About a week later, I was coming out of Chester’s, which was the other hangout, a few blocks away from the Alamo. People bounced back and forth between the two bars all night long. There was a constant wobbly stream of drunks cutting through Abingdon Square, turning up Eighth Avenue one block, and then walking east on Jane to West Fourth Street. I did this myself when Arthur was working. Chester’s had a different, more civilized ambience. For one thing, a woman owned it, Donna Vickers.
Anyway, I was careening out of there around two in the morning, on my way back to cause a scene with Arthur at the Alamo, when, in passing, I heard a couple of guys on the stoop next door talking. One of them spoke my name. It was Eddie and his young buddy, the cook at Chester’s. Eddie was wearing what looked like a Sherlock Holmes hat. They were passing a joint.
“See that chick? She’s got a crush on me,” I thought I heard Eddie say.

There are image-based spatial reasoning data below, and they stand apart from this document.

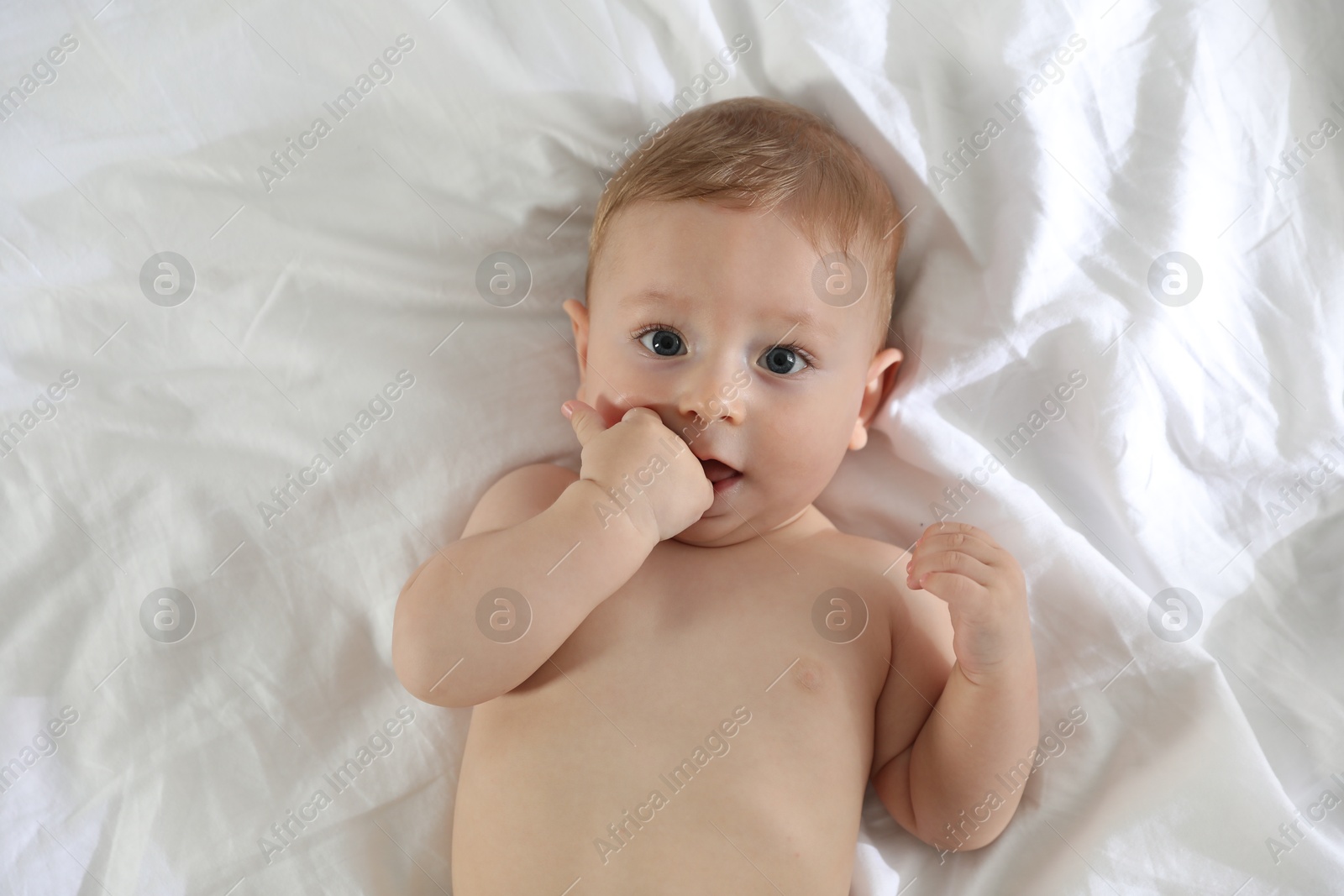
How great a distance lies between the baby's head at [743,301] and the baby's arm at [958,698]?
0.28 metres

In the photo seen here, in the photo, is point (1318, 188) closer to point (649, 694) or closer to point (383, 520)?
point (649, 694)

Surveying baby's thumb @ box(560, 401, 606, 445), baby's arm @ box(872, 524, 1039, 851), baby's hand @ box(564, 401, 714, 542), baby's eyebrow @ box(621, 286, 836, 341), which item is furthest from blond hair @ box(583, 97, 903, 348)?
baby's arm @ box(872, 524, 1039, 851)

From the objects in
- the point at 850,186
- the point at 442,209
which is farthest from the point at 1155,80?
the point at 442,209

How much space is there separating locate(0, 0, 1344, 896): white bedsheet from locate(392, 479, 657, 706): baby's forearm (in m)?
0.29

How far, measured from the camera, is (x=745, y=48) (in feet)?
6.08

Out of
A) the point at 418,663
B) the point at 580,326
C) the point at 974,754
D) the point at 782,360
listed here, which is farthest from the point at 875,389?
the point at 418,663

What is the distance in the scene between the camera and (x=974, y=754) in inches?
61.8

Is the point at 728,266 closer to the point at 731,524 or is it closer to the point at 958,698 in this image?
the point at 731,524

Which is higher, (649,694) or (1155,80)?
(1155,80)

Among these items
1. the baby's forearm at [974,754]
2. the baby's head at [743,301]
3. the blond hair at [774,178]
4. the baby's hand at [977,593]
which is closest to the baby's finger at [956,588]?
the baby's hand at [977,593]

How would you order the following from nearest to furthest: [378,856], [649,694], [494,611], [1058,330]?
[494,611], [649,694], [378,856], [1058,330]

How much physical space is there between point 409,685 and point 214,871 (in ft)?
1.62

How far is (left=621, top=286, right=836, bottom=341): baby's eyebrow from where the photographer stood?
154 centimetres

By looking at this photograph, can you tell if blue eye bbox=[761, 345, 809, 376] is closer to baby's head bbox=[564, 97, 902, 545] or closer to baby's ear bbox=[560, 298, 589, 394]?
baby's head bbox=[564, 97, 902, 545]
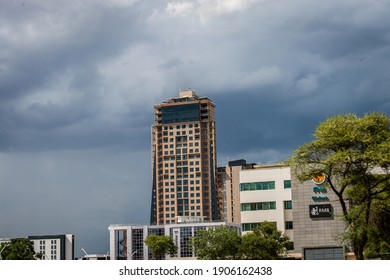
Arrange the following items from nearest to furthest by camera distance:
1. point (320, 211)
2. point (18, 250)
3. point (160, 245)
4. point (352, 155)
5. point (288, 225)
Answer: point (352, 155)
point (320, 211)
point (288, 225)
point (18, 250)
point (160, 245)

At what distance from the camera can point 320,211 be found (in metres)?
78.2

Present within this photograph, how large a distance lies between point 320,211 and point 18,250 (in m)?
45.8

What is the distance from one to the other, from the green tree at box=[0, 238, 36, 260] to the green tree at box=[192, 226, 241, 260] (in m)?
26.3

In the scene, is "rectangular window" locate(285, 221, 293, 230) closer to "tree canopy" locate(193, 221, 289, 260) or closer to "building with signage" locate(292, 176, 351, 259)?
"tree canopy" locate(193, 221, 289, 260)

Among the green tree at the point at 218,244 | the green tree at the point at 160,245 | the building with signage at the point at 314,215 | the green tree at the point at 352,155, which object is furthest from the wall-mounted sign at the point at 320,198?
the green tree at the point at 160,245

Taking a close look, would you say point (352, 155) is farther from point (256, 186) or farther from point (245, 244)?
point (256, 186)

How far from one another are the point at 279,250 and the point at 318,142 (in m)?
43.0

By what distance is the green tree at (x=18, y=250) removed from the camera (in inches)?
3728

What? C’mon, really. Here I was, wearing my new sea-green cashmere sheath, with its own little hood bouncing behind me. The dress stretched over my body to about the middle of my calf, meeting the tops of my stacked-heel tan leather boots. I had tied back my streaked-blond hair in a ponytail to show off my neck. Since when did hot numbers like me go for juniors, for little punks like Eddie Carnivale?
Then one night in late October, when the sudden chill of autumn was kicking in and the city takes on an expectant air, as if it were winding itself up, I was turning the corner on Bank Street. Eddie came out the front door of his building. He was wearing nothing but a black T-shirt, black jeans, and white sneakers. It was a little too cold for that. All the same, he looked at home in his tight boy-body, his biceps jumping as he braced himself against the gusts of wind that were now charging off the Hudson River. And he looked alone. I don’t mean simply all by himself for that moment, but really alone. Eddie was fine, very fine. I was seized by a whim, a pure and captivating whim. I went up to him, held him by the arm, and turned him around until we were both facing the open door leading to his lobby.

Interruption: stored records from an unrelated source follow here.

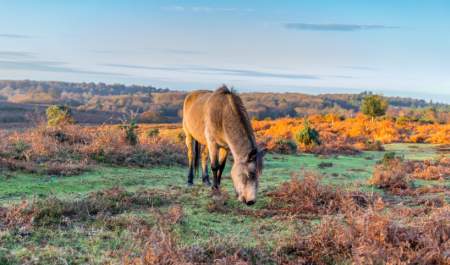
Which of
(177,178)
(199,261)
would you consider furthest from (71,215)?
(177,178)

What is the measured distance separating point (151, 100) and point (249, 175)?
94.3m

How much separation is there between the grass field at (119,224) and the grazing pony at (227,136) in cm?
50

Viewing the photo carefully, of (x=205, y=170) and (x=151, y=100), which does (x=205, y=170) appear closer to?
(x=205, y=170)

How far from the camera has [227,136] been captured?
893 cm

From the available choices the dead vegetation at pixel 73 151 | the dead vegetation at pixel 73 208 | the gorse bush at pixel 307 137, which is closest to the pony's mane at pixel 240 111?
the dead vegetation at pixel 73 208

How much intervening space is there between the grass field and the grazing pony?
500mm

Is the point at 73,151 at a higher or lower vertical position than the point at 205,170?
lower

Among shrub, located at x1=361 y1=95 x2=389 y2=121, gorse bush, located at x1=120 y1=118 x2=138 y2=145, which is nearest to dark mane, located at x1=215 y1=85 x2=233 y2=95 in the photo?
gorse bush, located at x1=120 y1=118 x2=138 y2=145

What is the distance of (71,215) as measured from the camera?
7.06m

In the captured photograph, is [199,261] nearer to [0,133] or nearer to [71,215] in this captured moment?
[71,215]

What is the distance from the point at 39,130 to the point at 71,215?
9.87 meters

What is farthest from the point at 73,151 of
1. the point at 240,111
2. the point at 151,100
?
the point at 151,100

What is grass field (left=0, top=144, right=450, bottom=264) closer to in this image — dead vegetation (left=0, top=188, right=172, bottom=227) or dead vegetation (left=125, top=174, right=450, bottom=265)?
dead vegetation (left=0, top=188, right=172, bottom=227)

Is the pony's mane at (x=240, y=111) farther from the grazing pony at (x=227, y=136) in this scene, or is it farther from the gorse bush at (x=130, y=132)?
the gorse bush at (x=130, y=132)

“It’s cold out here. Let’s go inside,” I said.
His junkie friend Louise was crashed out on the floor next to the bed. Ignoring her there, Eddie poured us tumblers full of scotch, which we downed like Gatorade before the big game. When eventually we got around to having sex, we used the presence of that inert body right below us to measure our oblivion. We thrashed and pounded, slamming against walls, drunk and wild, raping each other. Blood from my period smeared all over the sheets. Nobody came. Too much at stake. It was an assault, a street fight, no kidding around.
“You’re not going to turn tricks anymore. Never. Never again. No more fucking around. No more seeing Arthur. I’m going to stop you, Janet, I’m going to stop you right here,” Eddie said.
His words stoned me. I adored him. The next day, I stuffed my huge wad of bills, the almost $10,000 worth, into my pocketbook, packed up my clothes, paid up my bill at the Mohican, and swooped down on little Eddie, Eddie Apollo, who sat waiting for me for some unknown reason in the dark in his apartment on Abingdon Square.